Кое-как дождались утра. Здесь подъём рано - в пять часов. В двери камеры открылось окно: "Подъём! Приготовиться к построению!". И почти тут же, через несколько секунд, дверь открылась. Если бы мы за это время не успели натянуть сапоги, поднять лист ДСП, застегнуться на все пуговицы и выскочить в дверь, то пришлось бы тренироваться "подъём - отбой" раз десять-пятнадцать. Но все были учёные, не новички в этом заведении и живо выбежали строиться во двор. Комендач по пути зашёл в караулку и получил от дежурного ЦУ. И пошло, поехало, как поёт Макаревич: "Сильней отличается выстрел от выстрела, чем сегодняшний день от прошедшего дня...".
С пяти до семи - плац. Потом - завтрак: кусок хлеба с бурдой под названием "кофе". Масло, мясо, рыба здесь не полагались. Дальше - на работу. Кто куда. Чистить свинарник, грузить стекловату голыми руками, мыть, скоблить "ГУБу" или плац. И всё под дулом автомата, заряженного не холостыми.
Полгода назад был такой случай. Один парень не выдержал и побежал со свинарника. Просто так, в никуда. Не в сторону города и не в сторону части, а в сопки. Может просто, чтобы упасть и полежать, посмотреть на небо, на солнышко. Так эта дрянь нашего призыва, его охраняющий, всё сделал по уставу. Упал, раздвинул ноги на ширину плеч, передёрнул затвор и дал длинную очередь чуть повыше его головы. А потом поехал в отпуск, как отличившийся в задержании "особо опасного преступника". В дальнейшем он имел удовольствие при демобилизации попасть с нами в один самолёт. Взлетели в Улан-Баторе. Первая посадка на дозаправку - в Иркутске. Там мы его и вынесли из самолёта. Бросили прямо на полосе. Крови на нём не было. Но ходить он уже не мог. А мы полетели дальше - домой!
БАНЯ
Ни что так не очищает человека, как баня. И мы, молодые, воспрянули духом при этих словах. Младший лейтенант отважился сводить нас в баню.
- Значит так, - сказал он, - забегаем, раздеёмся, моемся, одеёмся! - Всё ясно? - рявкнул он мальчишеским ломающимся голосом.
- Так точно! - пытаясь быть солдатами, рявкнули мы.
Первые сутки в Монголии. Часов пять тряслись по сопкам и степи в "ПАЗике" из так называемого аэропорта города Баганура по месту службы в воинскую часть N20614 стройбата города Баганура.

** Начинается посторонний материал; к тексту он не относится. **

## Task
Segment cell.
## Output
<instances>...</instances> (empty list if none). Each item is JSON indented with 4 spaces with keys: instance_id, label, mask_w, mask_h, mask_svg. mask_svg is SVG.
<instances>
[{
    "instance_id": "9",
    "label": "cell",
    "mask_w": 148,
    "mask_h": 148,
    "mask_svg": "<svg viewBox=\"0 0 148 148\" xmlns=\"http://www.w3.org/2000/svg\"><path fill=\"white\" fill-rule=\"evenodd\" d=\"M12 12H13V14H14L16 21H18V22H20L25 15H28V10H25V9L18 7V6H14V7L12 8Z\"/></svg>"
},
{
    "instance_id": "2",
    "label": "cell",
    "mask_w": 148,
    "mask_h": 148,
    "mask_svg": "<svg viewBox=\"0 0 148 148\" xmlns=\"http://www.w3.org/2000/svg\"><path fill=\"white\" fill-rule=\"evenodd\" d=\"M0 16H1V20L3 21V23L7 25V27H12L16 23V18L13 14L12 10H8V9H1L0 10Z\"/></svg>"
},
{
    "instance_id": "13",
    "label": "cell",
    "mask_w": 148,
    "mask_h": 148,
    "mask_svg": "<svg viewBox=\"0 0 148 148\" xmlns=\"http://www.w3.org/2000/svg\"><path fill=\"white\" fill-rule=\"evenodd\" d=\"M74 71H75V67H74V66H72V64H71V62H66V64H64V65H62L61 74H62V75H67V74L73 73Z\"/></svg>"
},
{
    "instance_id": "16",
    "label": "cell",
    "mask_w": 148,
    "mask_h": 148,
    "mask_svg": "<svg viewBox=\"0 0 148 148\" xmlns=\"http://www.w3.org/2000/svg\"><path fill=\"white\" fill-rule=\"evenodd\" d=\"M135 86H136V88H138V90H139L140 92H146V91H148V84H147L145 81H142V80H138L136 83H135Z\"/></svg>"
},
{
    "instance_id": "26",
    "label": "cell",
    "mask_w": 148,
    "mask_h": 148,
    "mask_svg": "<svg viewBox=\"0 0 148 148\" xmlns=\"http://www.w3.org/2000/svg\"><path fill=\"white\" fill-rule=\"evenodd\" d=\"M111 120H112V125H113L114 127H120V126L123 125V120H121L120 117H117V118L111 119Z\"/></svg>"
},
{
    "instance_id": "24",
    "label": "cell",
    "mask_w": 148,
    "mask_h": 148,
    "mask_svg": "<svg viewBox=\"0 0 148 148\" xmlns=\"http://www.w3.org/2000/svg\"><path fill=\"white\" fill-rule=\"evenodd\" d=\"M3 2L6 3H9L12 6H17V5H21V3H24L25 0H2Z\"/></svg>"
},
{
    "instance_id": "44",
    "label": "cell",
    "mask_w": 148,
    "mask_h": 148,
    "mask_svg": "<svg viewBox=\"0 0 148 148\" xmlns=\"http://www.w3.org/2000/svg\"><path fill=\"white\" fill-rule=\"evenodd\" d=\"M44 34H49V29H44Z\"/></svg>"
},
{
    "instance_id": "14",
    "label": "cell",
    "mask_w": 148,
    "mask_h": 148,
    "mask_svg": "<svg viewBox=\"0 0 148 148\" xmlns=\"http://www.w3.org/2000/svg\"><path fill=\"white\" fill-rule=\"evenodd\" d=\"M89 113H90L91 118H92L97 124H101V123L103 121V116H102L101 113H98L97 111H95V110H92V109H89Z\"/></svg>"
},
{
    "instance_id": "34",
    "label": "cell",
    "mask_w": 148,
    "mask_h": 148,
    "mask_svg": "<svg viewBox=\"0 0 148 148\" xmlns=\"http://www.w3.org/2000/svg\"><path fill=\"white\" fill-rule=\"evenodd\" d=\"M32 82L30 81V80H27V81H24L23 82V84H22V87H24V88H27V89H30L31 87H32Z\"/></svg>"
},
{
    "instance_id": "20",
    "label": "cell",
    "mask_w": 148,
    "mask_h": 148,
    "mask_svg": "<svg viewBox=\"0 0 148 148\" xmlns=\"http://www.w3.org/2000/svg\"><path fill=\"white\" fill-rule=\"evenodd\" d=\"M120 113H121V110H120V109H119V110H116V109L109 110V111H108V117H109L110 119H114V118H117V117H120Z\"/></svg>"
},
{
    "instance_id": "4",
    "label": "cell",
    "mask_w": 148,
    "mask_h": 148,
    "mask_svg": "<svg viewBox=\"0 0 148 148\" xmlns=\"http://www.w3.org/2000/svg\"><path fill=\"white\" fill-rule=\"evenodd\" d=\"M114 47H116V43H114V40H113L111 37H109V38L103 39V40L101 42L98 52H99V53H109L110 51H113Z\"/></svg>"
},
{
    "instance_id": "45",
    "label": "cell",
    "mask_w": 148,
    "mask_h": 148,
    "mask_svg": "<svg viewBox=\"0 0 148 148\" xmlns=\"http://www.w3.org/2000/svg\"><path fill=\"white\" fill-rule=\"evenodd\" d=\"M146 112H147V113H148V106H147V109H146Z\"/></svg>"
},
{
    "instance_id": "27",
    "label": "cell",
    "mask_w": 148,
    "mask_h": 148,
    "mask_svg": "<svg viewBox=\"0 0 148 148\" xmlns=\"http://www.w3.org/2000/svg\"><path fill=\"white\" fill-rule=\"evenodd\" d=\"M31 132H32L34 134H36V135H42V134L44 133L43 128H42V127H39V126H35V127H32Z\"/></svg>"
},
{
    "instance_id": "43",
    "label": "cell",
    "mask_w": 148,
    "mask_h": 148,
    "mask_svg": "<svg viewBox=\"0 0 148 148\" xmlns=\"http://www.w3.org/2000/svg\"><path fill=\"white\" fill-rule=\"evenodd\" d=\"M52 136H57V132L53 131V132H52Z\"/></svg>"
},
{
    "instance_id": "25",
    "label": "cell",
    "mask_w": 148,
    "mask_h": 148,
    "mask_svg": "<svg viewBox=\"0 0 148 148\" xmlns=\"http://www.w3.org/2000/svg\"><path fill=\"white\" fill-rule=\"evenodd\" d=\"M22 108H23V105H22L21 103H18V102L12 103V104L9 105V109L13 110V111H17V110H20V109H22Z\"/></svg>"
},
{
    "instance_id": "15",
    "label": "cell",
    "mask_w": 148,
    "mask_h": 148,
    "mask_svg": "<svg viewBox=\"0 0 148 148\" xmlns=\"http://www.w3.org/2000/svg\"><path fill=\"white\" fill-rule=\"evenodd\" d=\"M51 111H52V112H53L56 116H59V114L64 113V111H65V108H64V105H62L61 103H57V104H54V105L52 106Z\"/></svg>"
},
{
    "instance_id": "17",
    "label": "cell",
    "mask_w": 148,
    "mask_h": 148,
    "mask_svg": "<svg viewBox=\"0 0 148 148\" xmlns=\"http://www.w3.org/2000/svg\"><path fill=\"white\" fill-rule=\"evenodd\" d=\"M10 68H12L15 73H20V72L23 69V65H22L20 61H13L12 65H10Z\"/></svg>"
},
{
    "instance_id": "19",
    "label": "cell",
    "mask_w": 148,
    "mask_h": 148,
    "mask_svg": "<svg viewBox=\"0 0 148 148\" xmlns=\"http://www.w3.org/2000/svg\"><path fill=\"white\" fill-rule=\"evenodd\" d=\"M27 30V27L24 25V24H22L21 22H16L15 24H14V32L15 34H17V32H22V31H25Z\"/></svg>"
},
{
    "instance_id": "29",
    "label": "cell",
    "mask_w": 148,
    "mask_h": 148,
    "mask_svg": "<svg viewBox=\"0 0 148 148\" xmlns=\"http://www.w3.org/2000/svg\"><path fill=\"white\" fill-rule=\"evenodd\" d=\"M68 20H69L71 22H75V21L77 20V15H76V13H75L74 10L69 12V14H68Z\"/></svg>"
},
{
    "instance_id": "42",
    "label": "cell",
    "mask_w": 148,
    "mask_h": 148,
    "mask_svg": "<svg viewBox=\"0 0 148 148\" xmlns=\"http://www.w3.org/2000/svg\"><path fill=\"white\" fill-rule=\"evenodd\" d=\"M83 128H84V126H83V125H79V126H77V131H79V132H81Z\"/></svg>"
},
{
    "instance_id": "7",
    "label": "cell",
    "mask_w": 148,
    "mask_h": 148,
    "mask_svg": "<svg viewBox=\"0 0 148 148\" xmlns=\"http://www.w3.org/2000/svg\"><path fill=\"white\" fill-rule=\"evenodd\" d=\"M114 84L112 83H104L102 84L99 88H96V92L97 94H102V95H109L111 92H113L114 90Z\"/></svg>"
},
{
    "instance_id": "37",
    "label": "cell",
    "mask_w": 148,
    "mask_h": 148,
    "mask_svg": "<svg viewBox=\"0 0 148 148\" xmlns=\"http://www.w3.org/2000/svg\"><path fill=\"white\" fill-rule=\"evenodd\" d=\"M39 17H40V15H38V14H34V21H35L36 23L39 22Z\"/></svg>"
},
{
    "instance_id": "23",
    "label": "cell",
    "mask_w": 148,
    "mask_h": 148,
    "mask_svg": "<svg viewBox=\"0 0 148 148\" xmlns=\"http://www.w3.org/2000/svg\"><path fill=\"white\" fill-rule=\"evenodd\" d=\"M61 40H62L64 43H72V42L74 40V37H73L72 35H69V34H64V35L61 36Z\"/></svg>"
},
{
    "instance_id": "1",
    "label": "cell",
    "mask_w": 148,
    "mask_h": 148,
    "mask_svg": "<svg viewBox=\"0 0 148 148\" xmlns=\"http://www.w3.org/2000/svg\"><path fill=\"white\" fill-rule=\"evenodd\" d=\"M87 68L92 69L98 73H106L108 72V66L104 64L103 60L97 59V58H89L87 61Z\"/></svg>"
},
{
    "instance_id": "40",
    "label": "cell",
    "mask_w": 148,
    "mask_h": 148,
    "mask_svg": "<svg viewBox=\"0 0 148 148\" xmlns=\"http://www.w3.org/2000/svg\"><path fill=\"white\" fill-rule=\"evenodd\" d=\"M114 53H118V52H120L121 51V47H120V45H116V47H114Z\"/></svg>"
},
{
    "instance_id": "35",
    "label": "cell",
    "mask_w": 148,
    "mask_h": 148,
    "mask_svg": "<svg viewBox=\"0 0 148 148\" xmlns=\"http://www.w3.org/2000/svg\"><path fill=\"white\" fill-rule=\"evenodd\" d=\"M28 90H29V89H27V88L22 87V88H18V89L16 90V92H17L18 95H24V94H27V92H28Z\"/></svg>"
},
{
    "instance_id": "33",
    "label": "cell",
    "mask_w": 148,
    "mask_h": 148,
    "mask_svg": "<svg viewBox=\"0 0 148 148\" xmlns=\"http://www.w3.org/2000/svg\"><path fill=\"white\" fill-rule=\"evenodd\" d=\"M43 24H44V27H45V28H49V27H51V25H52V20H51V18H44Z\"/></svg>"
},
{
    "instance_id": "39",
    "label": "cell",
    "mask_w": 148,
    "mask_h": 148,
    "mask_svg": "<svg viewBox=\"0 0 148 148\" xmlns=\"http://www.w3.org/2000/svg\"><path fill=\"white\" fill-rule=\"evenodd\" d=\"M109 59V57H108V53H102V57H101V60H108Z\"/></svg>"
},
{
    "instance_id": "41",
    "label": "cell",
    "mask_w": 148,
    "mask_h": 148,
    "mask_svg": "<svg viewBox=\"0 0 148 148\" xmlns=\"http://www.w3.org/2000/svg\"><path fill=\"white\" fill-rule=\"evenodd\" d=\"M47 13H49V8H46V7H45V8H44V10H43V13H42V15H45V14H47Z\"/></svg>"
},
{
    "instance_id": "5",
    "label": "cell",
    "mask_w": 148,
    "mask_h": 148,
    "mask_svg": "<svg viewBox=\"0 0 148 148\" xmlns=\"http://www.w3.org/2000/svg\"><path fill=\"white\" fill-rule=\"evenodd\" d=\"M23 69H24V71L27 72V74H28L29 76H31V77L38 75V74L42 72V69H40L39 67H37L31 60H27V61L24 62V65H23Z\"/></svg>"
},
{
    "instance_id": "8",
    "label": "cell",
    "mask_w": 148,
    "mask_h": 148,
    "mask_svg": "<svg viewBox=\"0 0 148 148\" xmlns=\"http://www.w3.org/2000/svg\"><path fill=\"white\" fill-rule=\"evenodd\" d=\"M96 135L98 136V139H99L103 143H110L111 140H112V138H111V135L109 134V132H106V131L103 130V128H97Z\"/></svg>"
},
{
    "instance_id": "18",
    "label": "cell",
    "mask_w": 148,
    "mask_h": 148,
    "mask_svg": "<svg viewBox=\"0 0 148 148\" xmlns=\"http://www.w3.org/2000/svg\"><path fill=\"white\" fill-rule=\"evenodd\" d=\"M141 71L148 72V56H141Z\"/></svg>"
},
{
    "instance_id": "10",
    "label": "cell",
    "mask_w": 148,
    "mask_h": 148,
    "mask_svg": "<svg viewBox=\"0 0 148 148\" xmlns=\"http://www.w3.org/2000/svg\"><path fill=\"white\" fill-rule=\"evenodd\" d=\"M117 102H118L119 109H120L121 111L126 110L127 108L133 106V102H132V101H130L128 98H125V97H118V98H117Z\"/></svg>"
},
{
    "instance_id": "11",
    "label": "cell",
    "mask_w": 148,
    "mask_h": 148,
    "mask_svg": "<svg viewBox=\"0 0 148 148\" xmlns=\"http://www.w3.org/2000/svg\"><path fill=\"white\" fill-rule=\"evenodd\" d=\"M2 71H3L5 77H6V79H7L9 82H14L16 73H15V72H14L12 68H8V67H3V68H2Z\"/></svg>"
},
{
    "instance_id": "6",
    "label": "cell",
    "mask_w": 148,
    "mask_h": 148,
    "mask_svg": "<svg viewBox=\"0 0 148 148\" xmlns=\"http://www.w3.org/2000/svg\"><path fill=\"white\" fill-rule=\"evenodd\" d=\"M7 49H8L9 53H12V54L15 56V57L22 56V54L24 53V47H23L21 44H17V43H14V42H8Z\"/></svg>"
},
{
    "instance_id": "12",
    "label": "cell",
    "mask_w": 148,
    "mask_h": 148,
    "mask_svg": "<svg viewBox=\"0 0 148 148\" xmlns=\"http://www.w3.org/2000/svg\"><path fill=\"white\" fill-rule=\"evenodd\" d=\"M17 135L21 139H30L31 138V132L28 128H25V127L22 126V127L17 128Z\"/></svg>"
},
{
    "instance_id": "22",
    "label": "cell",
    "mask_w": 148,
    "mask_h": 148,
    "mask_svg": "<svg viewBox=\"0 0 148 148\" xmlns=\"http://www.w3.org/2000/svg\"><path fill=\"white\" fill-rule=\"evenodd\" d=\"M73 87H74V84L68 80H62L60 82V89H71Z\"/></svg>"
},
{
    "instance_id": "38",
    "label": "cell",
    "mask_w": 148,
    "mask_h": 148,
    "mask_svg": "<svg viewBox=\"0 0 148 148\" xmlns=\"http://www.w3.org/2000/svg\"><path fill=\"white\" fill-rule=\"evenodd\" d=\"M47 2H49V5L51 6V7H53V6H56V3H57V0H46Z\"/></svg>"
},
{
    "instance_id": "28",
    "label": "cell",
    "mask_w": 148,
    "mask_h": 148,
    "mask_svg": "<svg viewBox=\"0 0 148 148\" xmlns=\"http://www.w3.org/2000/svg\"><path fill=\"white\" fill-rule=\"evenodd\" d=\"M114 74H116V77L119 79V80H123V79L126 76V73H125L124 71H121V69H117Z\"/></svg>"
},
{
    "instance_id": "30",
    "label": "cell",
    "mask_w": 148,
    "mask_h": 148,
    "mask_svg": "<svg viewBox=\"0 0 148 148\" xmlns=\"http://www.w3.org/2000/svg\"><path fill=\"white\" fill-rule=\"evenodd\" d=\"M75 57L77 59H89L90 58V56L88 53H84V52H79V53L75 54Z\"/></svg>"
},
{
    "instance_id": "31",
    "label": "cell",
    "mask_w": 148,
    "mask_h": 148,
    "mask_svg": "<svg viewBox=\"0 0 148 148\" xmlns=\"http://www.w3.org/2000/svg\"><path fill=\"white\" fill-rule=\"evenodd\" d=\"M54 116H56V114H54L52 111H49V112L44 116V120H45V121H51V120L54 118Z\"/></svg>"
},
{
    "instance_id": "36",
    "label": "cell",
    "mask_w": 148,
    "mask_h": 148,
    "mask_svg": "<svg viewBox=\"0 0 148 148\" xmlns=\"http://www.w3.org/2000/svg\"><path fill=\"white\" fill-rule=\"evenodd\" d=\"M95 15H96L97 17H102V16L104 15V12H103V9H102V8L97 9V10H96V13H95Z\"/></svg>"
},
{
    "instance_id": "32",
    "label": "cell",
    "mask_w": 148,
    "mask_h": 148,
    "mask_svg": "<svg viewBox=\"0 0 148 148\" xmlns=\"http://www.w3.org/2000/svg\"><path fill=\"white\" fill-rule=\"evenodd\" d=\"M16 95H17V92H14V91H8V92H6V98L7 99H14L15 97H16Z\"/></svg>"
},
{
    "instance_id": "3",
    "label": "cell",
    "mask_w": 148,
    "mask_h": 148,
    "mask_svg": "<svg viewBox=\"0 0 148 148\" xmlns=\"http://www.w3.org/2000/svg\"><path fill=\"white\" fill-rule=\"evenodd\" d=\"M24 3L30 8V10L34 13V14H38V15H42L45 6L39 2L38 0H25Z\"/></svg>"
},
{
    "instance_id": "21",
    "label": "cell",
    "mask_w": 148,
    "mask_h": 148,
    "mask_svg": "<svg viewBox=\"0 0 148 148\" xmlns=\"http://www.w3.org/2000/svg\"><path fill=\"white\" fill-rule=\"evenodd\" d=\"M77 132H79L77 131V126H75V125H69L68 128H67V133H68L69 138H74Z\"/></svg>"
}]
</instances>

Аэропорт из фильма "Мимино", откуда главный герой увольнялся в "большую авиацию" - просто шикарный аэродром по сравнению со столичным Монгольским. Там же, в Улан-Баторе, к нам подсадили "наших" сержантов. Они отслужили полгода, прошли "учебку" и будут за нами "бдеть" свои оставшиеся полтора. Они были холёные, привыкшие к Монголии, страшно гордые свежими лычками на погонах, но ужасно голодные. Эти девять "кусков" за пять часов езды от Батора до Баганура сожрали все наши припасы - консервы, галеты, всех тридцати человек. Нам, ещё, как говорится, с мамиными пирожками в животах, это было крайне удивительно и непостижимо! Тогда я увидел, как открыть банку консервы без ножа. Надо просто заточить один уголок бляхи от ремня. Подъехали к нашей части, а сержанты, лоснясь и срыгивая, не переставали вопрошать, доверчиво заглядывая в глаза: "А вы нас не сдадите офицерам, что весь сухпай ваш съели?"
Привели в казарму. У тумбочки дневального (на тумбочке - никого) столпились какие-то обросшие не бритые мужики, все в тапочках, многие в наколках, кто в тельняшке, кто с голым пузом, все в трико, колени пузырями и радостно загалдели. "О! Наконец-то смена прибыла! Вы откуда, сынки?", а говор какой-то не наш. И точно, это - наши дембеля, то есть мы их сменяем, им на днях домой, они все из Сибири. А мы - целый взвод - из Оренбуржья. Сержантов наших они отсеяли в свой кубрик, на особый разговор, а нам дембель-каптёр выдал постельные принадлежности и велел немедленно спать, "Пока не началось!" Была глубокая ночь. А ведь сегодня ещё мы были в Оренбурге.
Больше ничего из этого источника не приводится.